The Week (US)

The biographer who brought history to life

- David McCullough

David McCullough often opened his histories with his subject on the move, and he brought the readers along for a ride through a gripping story. Despite their formidable length, his biographie­s of underappre­ciated presidents, 1992’s Truman and 2001’s John Adams, were both best-sellers and Pulitzer Prize winners. His secret was the evocative detail supplied by his monumental research. The Adams book, for instance, described not only the revolution­ary’s moral character but also the smells of Philadelph­ia summers and the taste of local beer. While McCullough was known for his scholarshi­p, he also sought to inhabit his subjects, growing a beard like Brooklyn Bridge engineer Washington Roebling and taking brisk morning walks like Truman. The result was 13 lively books that have sold more than 9 million copies. “People ask me if I’m working on a book,” McCullough said in 1992. “I work in a book. It’s almost like hypnosis.”

Born in Pittsburgh to a businessma­n father and homemaker mother, McCullough studied English at Yale, said The Boston Globe. Lunchtime conversati­ons there with playwright Thornton Wilder “encouraged him to become a writer.”

After a few years writing for magazines, said The Washington Post, McCullough became a fulltime historian following his first book, 1968’s The Johnstown Flood, about the 1889 Pennsylvan­ia dam failure that killed more than 2,000 people. He bought a home in Martha’s Vineyard, Mass., and spent the rest of his life there, clattering out his works on a 1940 Royal typewriter.

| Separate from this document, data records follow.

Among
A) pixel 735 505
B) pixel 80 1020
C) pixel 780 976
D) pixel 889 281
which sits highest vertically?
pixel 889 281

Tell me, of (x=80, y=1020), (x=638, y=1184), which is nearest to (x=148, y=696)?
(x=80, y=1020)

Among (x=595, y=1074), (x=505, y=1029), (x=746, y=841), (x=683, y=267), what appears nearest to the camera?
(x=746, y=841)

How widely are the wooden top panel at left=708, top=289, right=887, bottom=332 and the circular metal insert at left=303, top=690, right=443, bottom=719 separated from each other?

McCullough was also “a natural on television,” said The New York Times, hosting the PBS series American Experience and narrating documentar­ies, including Ken Burns’ series The Civil War. But his writing took priority, and he was choosy about subjects, seeking people he liked enough to immerse himself in for years. Some critics said McCullough veered too close to hero worship, and his most recent book, 2019’s The Pioneers: The Heroic Story of the Settlers Who Brought the American Ideal West, was accused of romanticiz­ing the white settlement of Native lands. But McCullough was determined to dispel the idea, as he said in 2005, “that ‘history’ and ‘boring’ are synonymous. To me, it’s the reverse. The wonderful thing about almost any subject in history is, if you scratch the surface, you find life. It’s all around us.”